*THE TASK*: Reproduce without changes everything in the rows below, from the line containing "What is the" down to the line containing "Is point 268,202", including both of those lines. Nothing else should be included.

Start DATA SUPPLIED

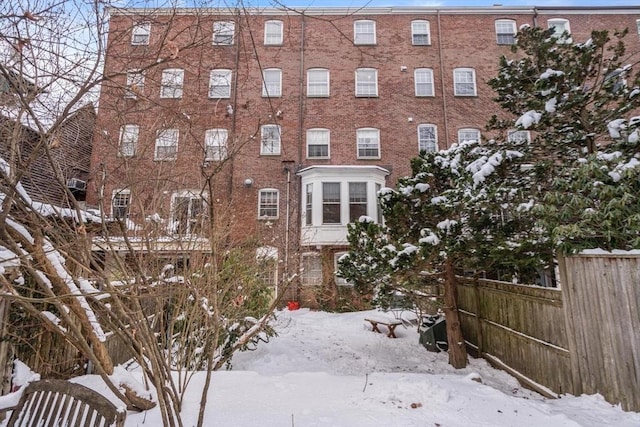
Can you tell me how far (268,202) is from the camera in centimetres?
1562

End DATA SUPPLIED
Start DATA SUPPLIED

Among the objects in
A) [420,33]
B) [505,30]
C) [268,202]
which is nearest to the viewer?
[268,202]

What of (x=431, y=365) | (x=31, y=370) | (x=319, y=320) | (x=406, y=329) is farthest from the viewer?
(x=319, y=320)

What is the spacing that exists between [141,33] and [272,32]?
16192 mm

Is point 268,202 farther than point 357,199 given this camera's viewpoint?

End DATA SUPPLIED

*OUTPUT*:
What is the spacing that exists between [141,33] and [272,32]?
16192 mm

Is point 268,202 farther than point 357,199 given this camera's viewpoint?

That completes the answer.